DOCUMENT EXCERPT:
A block of mass five kilograms is initially at rest on a smooth surface. A constant force of magnitude 39 newtons acting parallel to the surface is applied to the block. Determine the speed of the block nine seconds after the force was initially applied.

Let’s begin by drawing a free-body diagram of this scenario. We have a block that is at rest on a horizontal surface. Since it’s at rest, we can say its initial velocity 𝑢, which is sometimes represented as 𝑣 sub zero, is equal to zero. It has a mass of five kilograms, which means it exerts a downwards force of its weight on the surface on which it rests. We can use Newton’s second law of motion to calculate the exact value of this force. Its force is equal to mass times acceleration. Well, the block itself has a mass of five kilograms, and the acceleration due to gravity we’ll say is 𝑔. And that’s equal to 9.8 meters per square second.

By Newton’s third law of motion, since the body itself exerts a downwards force on the surface, the surface must exert a force equal in magnitude and opposite in direction on the block. We’ll call that force 𝑅. Next, we’re told a constant force of magnitude 39 newtons acts parallel to the surface. And since the surface is smooth, this is the only force acting in this direction; there’s no frictional force. Now we want to find the speed of the block, let’s call that 𝑣, nine seconds after the force was initially applied. And so we have three values here. We have the initial speed is zero, the final velocity 𝑣 is what we’re trying to find, and 𝑡, time, is nine seconds.

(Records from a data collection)
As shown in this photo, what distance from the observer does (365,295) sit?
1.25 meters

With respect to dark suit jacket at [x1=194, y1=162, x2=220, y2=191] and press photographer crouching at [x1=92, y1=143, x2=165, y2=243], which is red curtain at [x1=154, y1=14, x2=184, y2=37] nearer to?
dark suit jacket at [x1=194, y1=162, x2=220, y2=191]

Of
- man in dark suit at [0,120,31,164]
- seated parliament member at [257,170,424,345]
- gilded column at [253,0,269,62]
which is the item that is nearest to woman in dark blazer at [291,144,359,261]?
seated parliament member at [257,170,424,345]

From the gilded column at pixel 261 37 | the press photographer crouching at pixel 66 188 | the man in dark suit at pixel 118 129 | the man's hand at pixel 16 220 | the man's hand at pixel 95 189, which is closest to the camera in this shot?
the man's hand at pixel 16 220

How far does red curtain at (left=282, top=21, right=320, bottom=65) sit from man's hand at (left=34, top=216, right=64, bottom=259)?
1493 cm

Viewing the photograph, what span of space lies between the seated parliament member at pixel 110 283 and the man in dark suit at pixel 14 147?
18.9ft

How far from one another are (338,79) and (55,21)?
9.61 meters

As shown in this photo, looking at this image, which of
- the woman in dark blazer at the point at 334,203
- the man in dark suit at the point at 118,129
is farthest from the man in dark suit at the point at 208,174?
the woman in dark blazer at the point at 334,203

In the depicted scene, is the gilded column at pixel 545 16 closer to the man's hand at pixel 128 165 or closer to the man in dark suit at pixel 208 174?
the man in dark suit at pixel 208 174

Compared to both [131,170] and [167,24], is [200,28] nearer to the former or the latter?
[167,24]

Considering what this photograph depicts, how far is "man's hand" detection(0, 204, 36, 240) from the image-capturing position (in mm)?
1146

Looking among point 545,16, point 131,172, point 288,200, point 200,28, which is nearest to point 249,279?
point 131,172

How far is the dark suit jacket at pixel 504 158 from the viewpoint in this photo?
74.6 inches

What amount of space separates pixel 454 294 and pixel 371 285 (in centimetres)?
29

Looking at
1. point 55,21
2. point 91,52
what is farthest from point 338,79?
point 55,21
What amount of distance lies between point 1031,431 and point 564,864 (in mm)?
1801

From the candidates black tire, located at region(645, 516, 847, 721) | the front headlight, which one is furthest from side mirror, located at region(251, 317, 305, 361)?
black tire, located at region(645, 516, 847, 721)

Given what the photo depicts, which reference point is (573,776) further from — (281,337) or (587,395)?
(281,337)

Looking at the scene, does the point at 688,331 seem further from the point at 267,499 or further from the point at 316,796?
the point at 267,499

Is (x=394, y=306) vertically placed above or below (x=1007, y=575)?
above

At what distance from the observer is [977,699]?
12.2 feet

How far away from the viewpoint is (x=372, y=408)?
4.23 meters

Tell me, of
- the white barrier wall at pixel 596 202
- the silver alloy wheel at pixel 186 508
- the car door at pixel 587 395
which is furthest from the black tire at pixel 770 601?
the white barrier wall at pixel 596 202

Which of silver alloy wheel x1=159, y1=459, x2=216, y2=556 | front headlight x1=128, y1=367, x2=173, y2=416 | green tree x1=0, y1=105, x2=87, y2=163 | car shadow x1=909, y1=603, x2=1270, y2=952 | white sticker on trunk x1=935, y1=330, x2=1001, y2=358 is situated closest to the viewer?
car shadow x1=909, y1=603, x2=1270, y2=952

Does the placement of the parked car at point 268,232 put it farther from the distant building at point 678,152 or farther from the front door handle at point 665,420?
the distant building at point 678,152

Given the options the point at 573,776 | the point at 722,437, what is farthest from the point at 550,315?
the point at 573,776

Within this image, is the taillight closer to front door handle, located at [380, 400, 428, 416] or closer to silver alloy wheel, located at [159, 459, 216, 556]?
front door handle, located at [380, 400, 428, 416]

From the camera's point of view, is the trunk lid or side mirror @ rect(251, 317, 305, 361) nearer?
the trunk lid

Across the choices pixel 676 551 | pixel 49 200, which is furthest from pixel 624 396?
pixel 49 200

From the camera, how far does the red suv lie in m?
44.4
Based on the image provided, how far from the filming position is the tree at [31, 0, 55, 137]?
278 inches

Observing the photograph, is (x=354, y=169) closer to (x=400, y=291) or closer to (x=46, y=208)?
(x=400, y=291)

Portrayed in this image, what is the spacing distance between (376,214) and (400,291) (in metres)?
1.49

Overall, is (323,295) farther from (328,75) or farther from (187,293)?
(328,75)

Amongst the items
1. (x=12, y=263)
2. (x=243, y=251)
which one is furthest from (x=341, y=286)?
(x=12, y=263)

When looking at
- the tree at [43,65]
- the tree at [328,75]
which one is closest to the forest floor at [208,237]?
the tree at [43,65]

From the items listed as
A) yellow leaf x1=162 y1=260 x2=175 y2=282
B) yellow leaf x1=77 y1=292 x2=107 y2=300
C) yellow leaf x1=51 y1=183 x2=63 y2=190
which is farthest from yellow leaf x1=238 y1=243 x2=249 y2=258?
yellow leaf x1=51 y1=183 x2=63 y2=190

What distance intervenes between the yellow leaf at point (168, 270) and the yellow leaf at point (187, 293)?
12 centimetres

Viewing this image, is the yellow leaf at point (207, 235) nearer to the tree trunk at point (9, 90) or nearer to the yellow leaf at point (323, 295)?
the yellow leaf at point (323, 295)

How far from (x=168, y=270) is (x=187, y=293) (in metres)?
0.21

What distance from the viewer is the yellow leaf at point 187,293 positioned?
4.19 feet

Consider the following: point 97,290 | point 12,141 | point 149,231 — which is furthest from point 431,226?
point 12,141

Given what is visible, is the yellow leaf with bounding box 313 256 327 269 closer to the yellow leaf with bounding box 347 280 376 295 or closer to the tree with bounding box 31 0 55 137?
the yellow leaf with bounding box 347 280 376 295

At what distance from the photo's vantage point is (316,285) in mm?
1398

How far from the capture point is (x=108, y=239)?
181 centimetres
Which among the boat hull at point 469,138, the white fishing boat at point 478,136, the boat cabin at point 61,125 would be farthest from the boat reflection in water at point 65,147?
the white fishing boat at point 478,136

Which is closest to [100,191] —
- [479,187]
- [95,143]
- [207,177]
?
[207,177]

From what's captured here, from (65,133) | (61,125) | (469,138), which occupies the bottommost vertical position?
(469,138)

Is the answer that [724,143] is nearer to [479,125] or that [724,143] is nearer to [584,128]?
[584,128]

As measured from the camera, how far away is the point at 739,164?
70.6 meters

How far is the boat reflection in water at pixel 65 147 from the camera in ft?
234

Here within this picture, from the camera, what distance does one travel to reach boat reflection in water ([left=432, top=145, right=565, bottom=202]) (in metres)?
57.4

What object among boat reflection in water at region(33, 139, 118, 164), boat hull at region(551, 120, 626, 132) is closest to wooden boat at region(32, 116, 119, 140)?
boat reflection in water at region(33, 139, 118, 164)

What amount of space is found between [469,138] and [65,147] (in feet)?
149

SHORT TASK 1: From the worked physics example about the block, list each distinct quantity that is stated together with a unit of measurement.
SHORT TASK 2: From the worked physics example about the block, repeat everything from "A block of mass" down to "per square second.".
Use only the text to complete the tasks.

EXERCISE RESPONSE 1:
five kilograms
39 newtons
nine seconds
9.8 meters per square second

EXERCISE RESPONSE 2:
A block of mass five kilograms is initially at rest on a smooth surface. A constant force of magnitude 39 newtons acting parallel to the surface is applied to the block. Determine the speed of the block nine seconds after the force was initially applied.

Let’s begin by drawing a free-body diagram of this scenario. We have a block that is at rest on a horizontal surface. Since it’s at rest, we can say its initial velocity 𝑢, which is sometimes represented as 𝑣 sub zero, is equal to zero. It has a mass of five kilograms, which means it exerts a downwards force of its weight on the surface on which it rests. We can use Newton’s second law of motion to calculate the exact value of this force. Its force is equal to mass times acceleration. Well, the block itself has a mass of five kilograms, and the acceleration due to gravity we’ll say is 𝑔. And that’s equal to 9.8 meters per square second.